Bitcoin mining firm CleanSpark (CLSK) posted a net loss of $378.3 million for its fiscal second quarter, more than double the $138.8 million loss recorded during the same period last year, as falling Bitcoin prices weighed heavily on its results.
In earnings released Monday, the Las Vegas-based company said the quarter ending March 31, 2026 included a $224.1 million loss related to the fair value adjustment of its Bitcoin holdings, which made up nearly 60% of the total quarterly loss. CleanSpark reported holding $925.2 million worth of Bitcoin at the end of the quarter.
The miner posted a net loss of $1.52 per basic share, compared with a loss of $0.49 per share a year earlier. Quarterly revenue also declined, falling to $136.4 million from $181.7 million in the same quarter last year.
Despite the losses tied to Bitcoin’s price decline, CleanSpark increased its BTC reserves by 14% and boosted its average monthly hashrate by 18% year-over-year.

CleanSpark shares closed 0.70% higher at $14.30 on Monday before dropping 9.51% in after-hours trading to $12.94 following the company’s earnings report.
CleanSpark expands AI ambitions
Like several Bitcoin mining firms, CleanSpark is increasingly focusing on artificial intelligence and high-performance computing infrastructure. During the quarter, the company doubled its contracted megawatt capacity year-over-year and secured 585 megawatts of ERCOT-approved power capacity in Texas, while continuing development at its Sandersville, Georgia site.
“Our objectives are clear: commercialize our AI/HPC-applicable assets, grow the portfolio, and continue mining efficiently to power CleanSpark’s transformation,” CEO and chairman Matt Schultz said.
According to the company, it finished the quarter with $260.3 million in cash and total assets valued at $2.9 billion. However, its long-term debt surged to $1.8 billion, nearly triple the $644.6 million reported six months earlier.

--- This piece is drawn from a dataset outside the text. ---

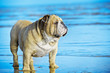 Funny dog english bulldog standing in the water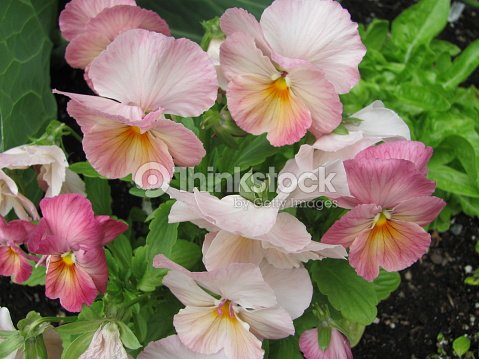 Pink and yellow pansy flowers stock photo thinkstock pink and yellow pansy flowers stock photo mightylinksfo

Other Bitcoin miners also post heavy losses
Other crypto mining firms have also reported significant quarterly losses. Earlier, MARA Holdings disclosed a $1.3 billion loss for the first quarter of 2026, sharply wider than the $533.4 million loss recorded a year ago. The decline was largely driven by unrealized losses tied to its 38,689 Bitcoin treasury. Revenue fell 18% year-over-year to $174.6 million, below analyst estimates of $192.7 million.
Meanwhile, TeraWulf posted a net loss of $427 million for the same quarter, compared with a $61.4 million loss a year earlier. Still, the company’s move into AI infrastructure showed early momentum, with high-performance computing revenue reaching $21 million — about 60% of its total revenue.